(RECORDS SUPPLIED)
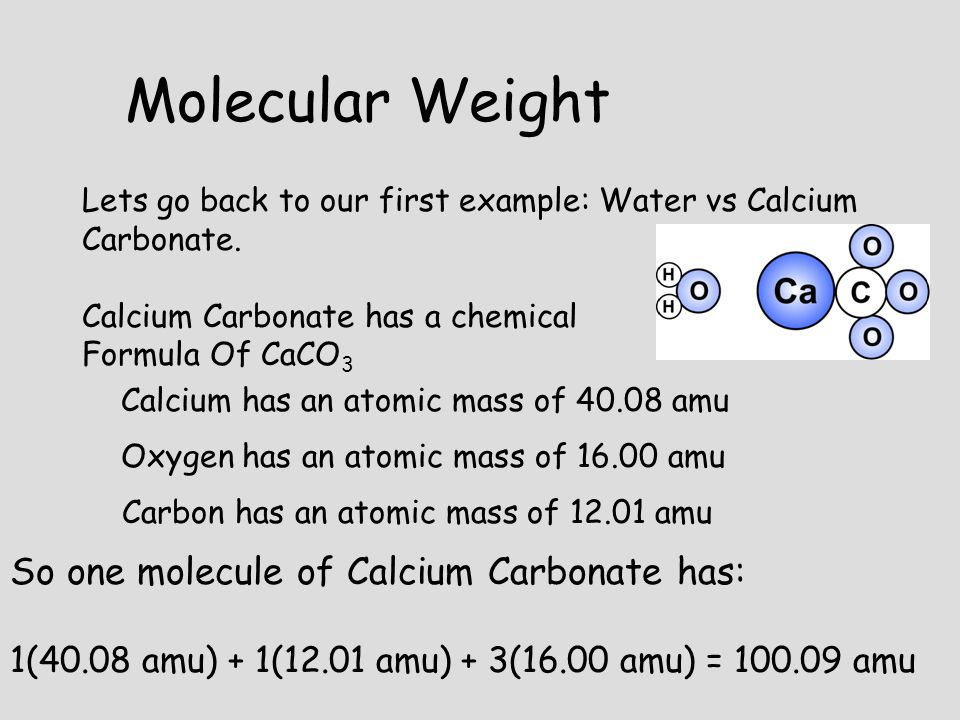 Lets go back to our first example: Water vs Calcium Carbonate. Calcium Carbonate has a chemical Formula Of CaCO 3 Calcium has an atomic mass of 40.08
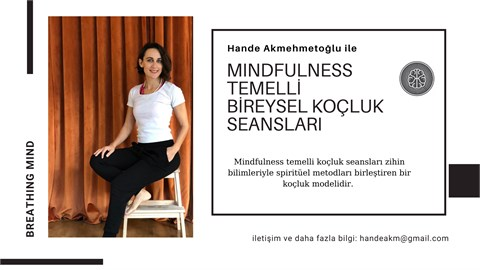 Hande ile Mindfulness Temelli Bireysel Koçluk Seansları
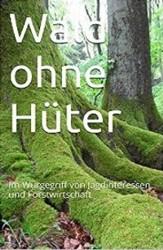 Wald ohne Hüter Wald ohne Hüter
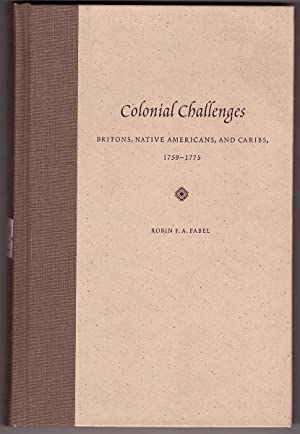 Colonial Challenges Britons, Native Americans, and Caribs, 1759-1775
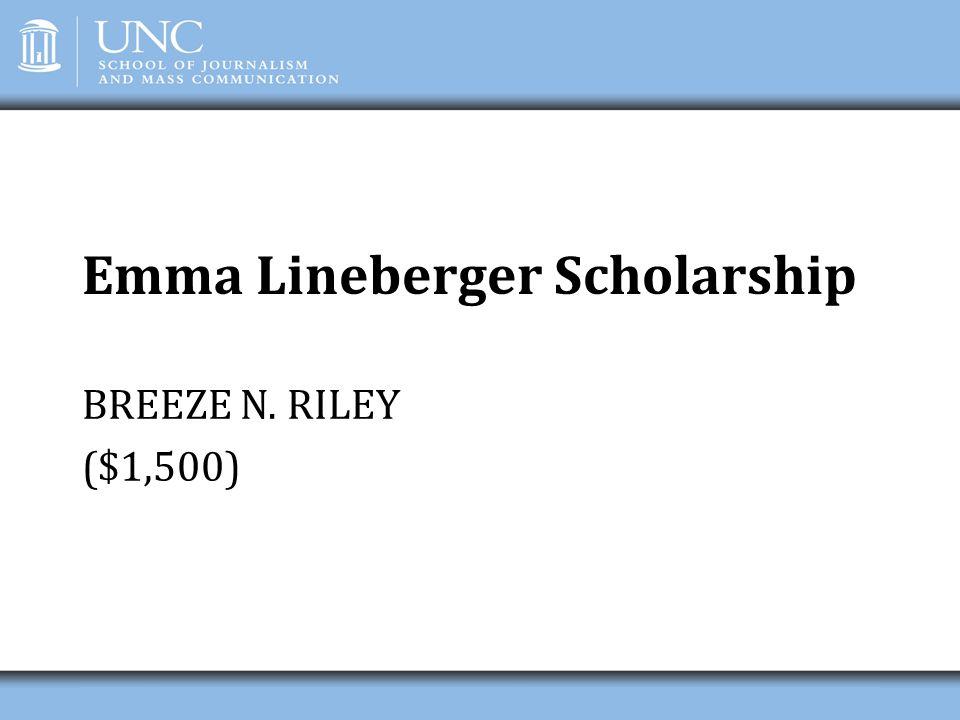 Emma Lineberger Scholarship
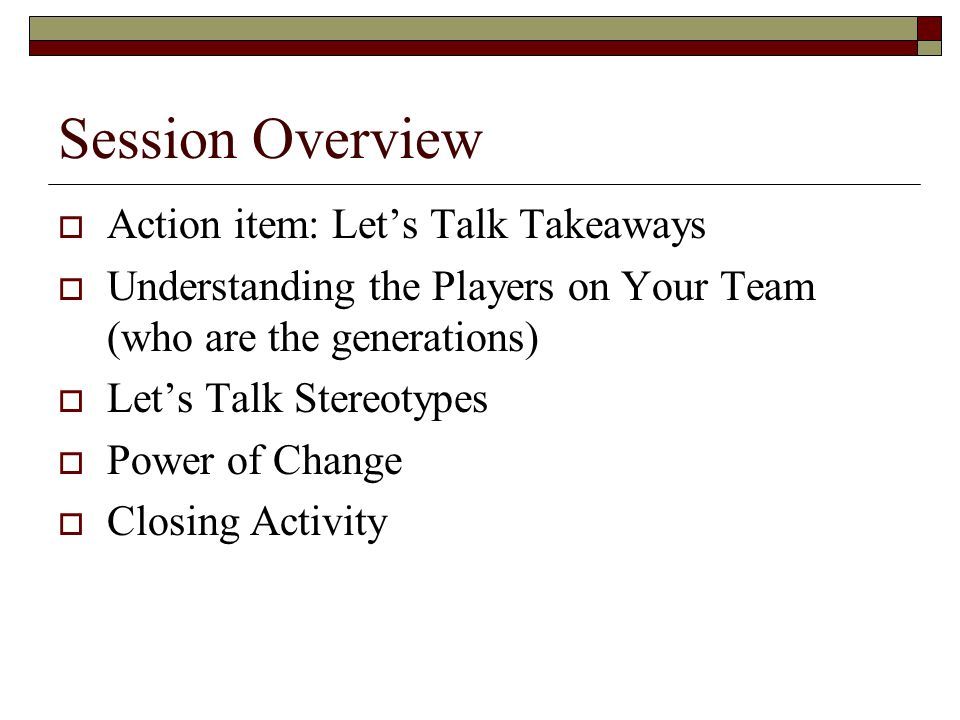 Session Overview  Action item: Let's Talk Takeaways  Understanding the Players on Your Team (who are the generations)  Let's Talk Stereotypes  Pow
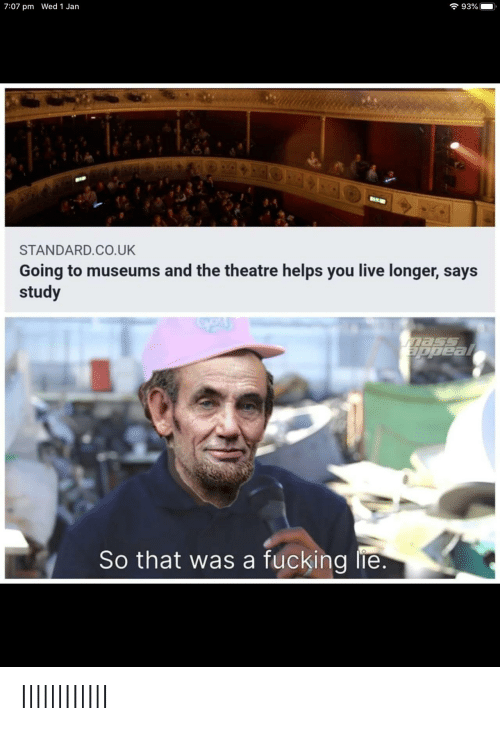 Theatre: 7 93%  7:07 pm Wed 1 Jan  BIR  STANDARD.CO.UK  Going to museums and the theatre helps you live longer, says  study  Eppeal  So that was a fucking lie. IlllllIIlIlI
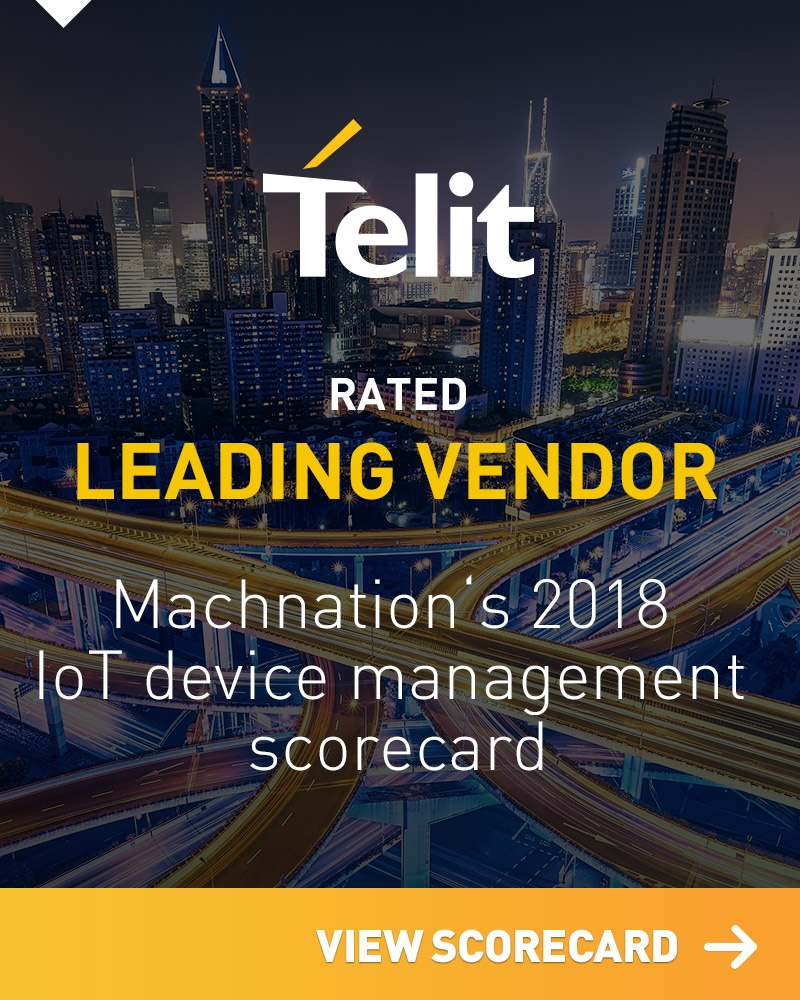 Telit Rated Leading Vendor – Machnation's 2018 IoT Device Management Scorecard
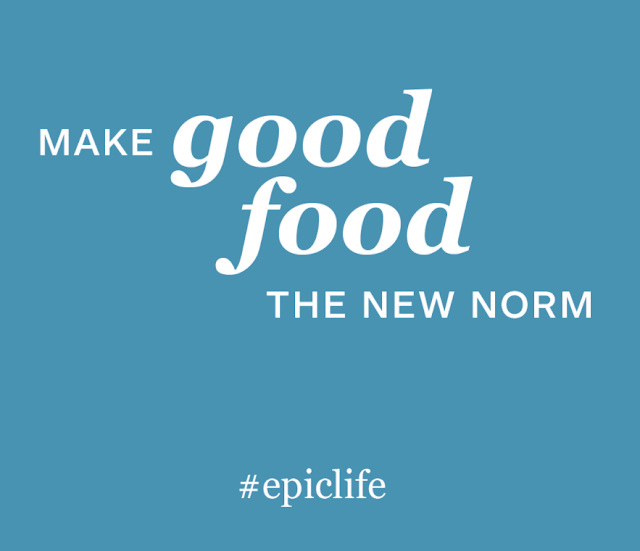 Graphic that says Make Good Food the New Norm. #EpicLife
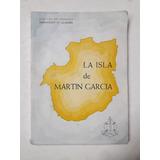 La Isla De Martín García - Armando H. Llambi (historia)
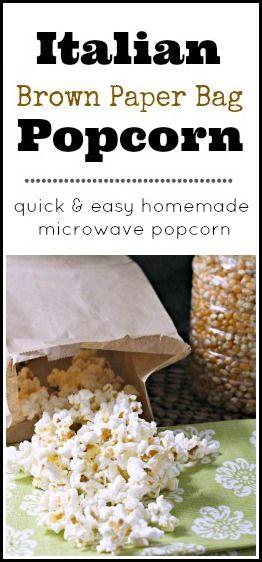 Italian Brown Paper Bag Popcorn Recipe - homemade microwave popcorn in minutes! snappygourmet.com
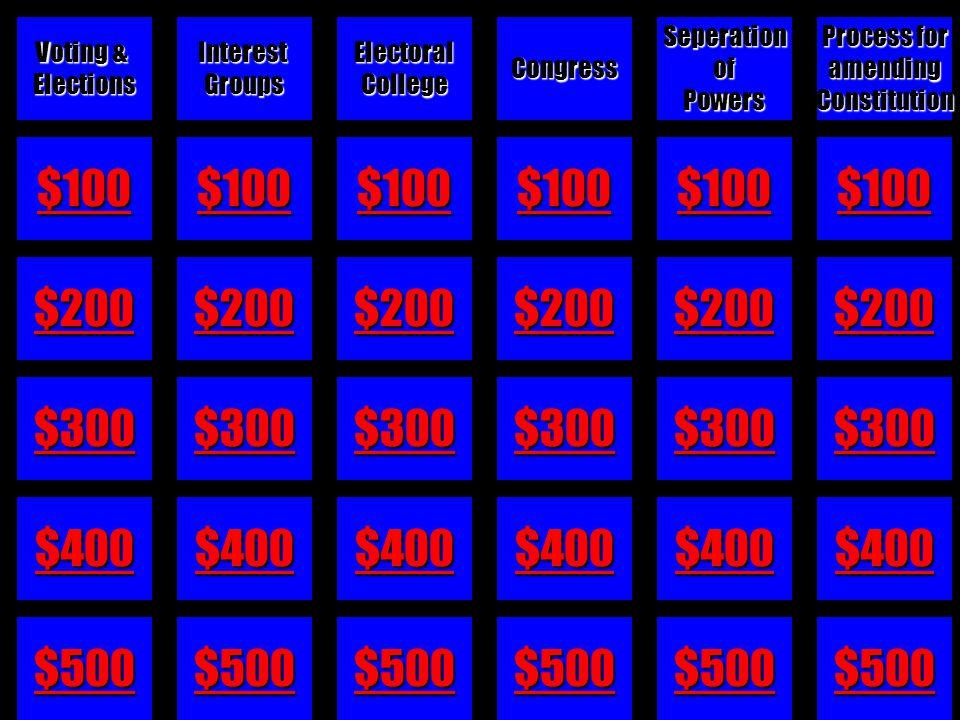 $100 $200 $300 $400 $500 InterestGroupsElectoralCollegeCongressSeperationofPowers Process for amendingConstitution Voting & Elections
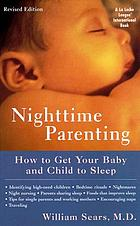 Nighttime parenting : how to get your baby and child to sleep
(End RECORDS SUPPLIED)
Images stay out, but the rest of the records must be retyped exactly.

THE COMPLETED TASK:
 Lets go back to our first example: Water vs Calcium Carbonate. Calcium Carbonate has a chemical Formula Of CaCO 3 Calcium has an atomic mass of 40.08
 Hande ile Mindfulness Temelli Bireysel Koçluk Seansları
 Wald ohne Hüter Wald ohne Hüter
 Colonial Challenges Britons, Native Americans, and Caribs, 1759-1775
 Emma Lineberger Scholarship
 Session Overview  Action item: Let's Talk Takeaways  Understanding the Players on Your Team (who are the generations)  Let's Talk Stereotypes  Pow
 Theatre: 7 93%  7:07 pm Wed 1 Jan  BIR  STANDARD.CO.UK  Going to museums and the theatre helps you live longer, says  study  Eppeal  So that was a fucking lie. IlllllIIlIlI
 Telit Rated Leading Vendor – Machnation's 2018 IoT Device Management Scorecard
 Graphic that says Make Good Food the New Norm. #EpicLife
 La Isla De Martín García - Armando H. Llambi (historia)
 Italian Brown Paper Bag Popcorn Recipe - homemade microwave popcorn in minutes! snappygourmet.com
 $100 $200 $300 $400 $500 InterestGroupsElectoralCollegeCongressSeperationofPowers Process for amendingConstitution Voting & Elections
 Nighttime parenting : how to get your baby and child to sleep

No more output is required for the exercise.